The data:
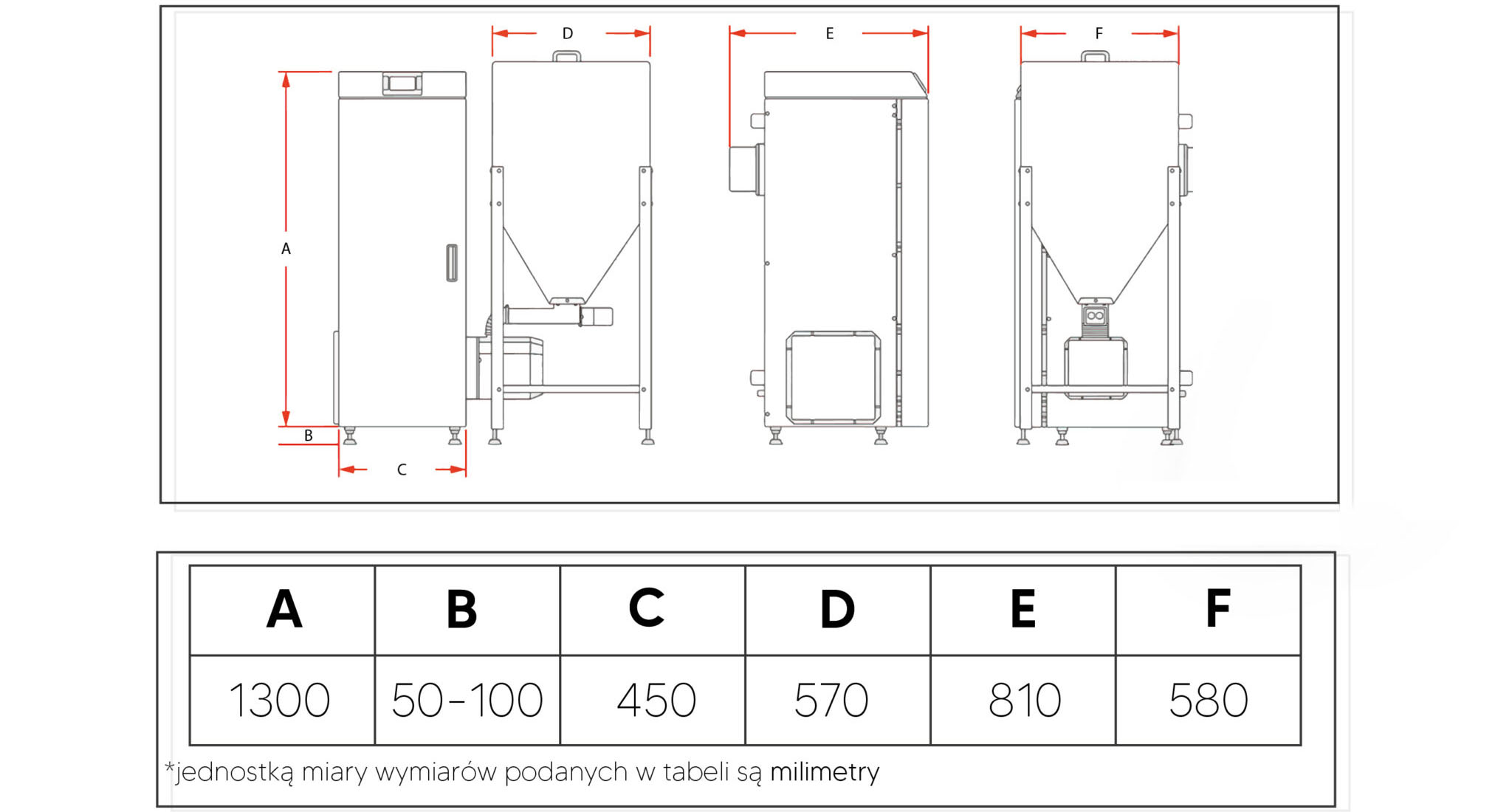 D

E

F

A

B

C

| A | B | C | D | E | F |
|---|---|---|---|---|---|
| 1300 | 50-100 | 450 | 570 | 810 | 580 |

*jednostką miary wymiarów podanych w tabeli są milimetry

Task objective:
Your copy of the entries must be exact and must contain no pictures.

Reply:
 D

E

F

A

B

C

| A | B | C | D | E | F |
|---|---|---|---|---|---|
| 1300 | 50-100 | 450 | 570 | 810 | 580 |

*jednostką miary wymiarów podanych w tabeli są milimetry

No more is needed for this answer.